Sono dunque numerose le risposte che il saggio considerato è in grado di fornire. La questione che però non trova una adeguata rappresentazione riguarda se all’epoca esistevano o meno proposte alternative alla visione di riforma agraria progettata da Segni. È pur vero che i curatori dello studio tracciano con precisione il percorso storico dell’esperienza italiana nei confronti della «larga tradición» redistributiva della proprietà fondiaria. Ricordano infatti i diversi provvedimenti che nel tempo sono stati presi a partire dall’Opera nazionale combattenti per finire alla bonifica integrale. Dato questo percorso, non potevano non considerare, come peraltro hanno fatto, la figura di Arrigo Serpieri, cioè colui che più di altri ha tentato di accrescere le capacità produttive dell’agricoltura del suo tempo. Questo è avvenuto soprattutto attraverso l’opera svolta dallo stesso dal 1922 al 1934 per realizzare la bonifica integrale. Di tale “personalità imponente”, come l’ha definita Manlio Rossi Doria, non risulta tuttavia evidenziata con nitidezza la visione alternativa di riforma agraria da lui proposta nell’immediato dopo guerra. Tentò di delinearla con diversi saggi e molteplici articoli comparsi sulla stampa nazionale, in particolare sul ‘Corriere della sera’ con lo pseudonimo di Rusticus. Per tentarne un approfondimento, utile a completare il quadro storico tratteggiato, occorre partire da una (doverosa) premessa su questa personalità.

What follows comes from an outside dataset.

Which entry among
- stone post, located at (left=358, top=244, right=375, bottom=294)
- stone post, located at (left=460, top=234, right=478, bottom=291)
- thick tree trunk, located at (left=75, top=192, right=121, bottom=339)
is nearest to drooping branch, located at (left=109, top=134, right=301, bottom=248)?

È problematico però parlare di Arrigo Serpieri (1877-1960) riducendolo a poche battute. Si è infatti in presenza di uno studioso originale, di un intellettuale di valore e di un uomo pubblico impegnato a migliorare le condizioni economiche e sociali del proprio paese. Si può soltanto cercare di spiegare perché, nel dibattito acceso nel 1945-‘50 sulla riforma agraria, Serpieri sosteneva in un saggio del 1946 che «per ottenere […] che la nuova terra vada utilmente ai contadini e per ottenere insieme che quella già da essi posseduta meglio adempia ai suoi compiti di produzione e consenta ad essi un più alto tenore di vita, la via maestra è […] una forte ripresa delle opere di bonifica e di colonizzazione […] inclusa la ricomposizione e sistemazione montana».
Dunque Serpieri non era contrario in via di principio alla riforma agraria. La vedeva però realizzata unicamente con l’attuazione del TU sulla bonifica integrale del 1933, ossia la legge da lui elaborata (assieme a Jandolo). Riteneva che fosse possibile ottenere risultati ottimali con la stessa, oltre tutto a minor costo, sia in termini produttivi che in quelli occupazionali. Il fine preminente era quello di stabilizzare sulla terra il maggior numero di lavoratori agricoli precari tramite la creazione delle condizioni di vita più consoni al vivere civile. In tal modo, però, gli sfuggiva il profondo cambiamento politico avvenuto con l’avvento della Repubblica e l’emergere di un nuovo clima di libertà in cui le istanze sociali, come quelle tragiche provenienti dal mondo bracciantile, richiedevano risposte celeri se non immediate. Prospettare interventi di bonifica integrale implicava la necessità di realizzare opere pubbliche e private assai complesse, richiedenti tempi troppo lunghi rispetto alla domanda, peraltro impellente, della “terra a chi la lavora”. Istanza questa che invece la politica non poteva disattendere, come riuscì a fare la DC, pur se contenendola in qualche misura con la riforma Segni. E ciò nonostante la forte contrarietà delle opposizioni. Non a caso, Barbero nell’intervista concessa ai curatori, ricorda una affermazione di Medici sulla riforma attuata in Maremma: «Abbiamo agito bene perché abbiamo fatto rapidamente».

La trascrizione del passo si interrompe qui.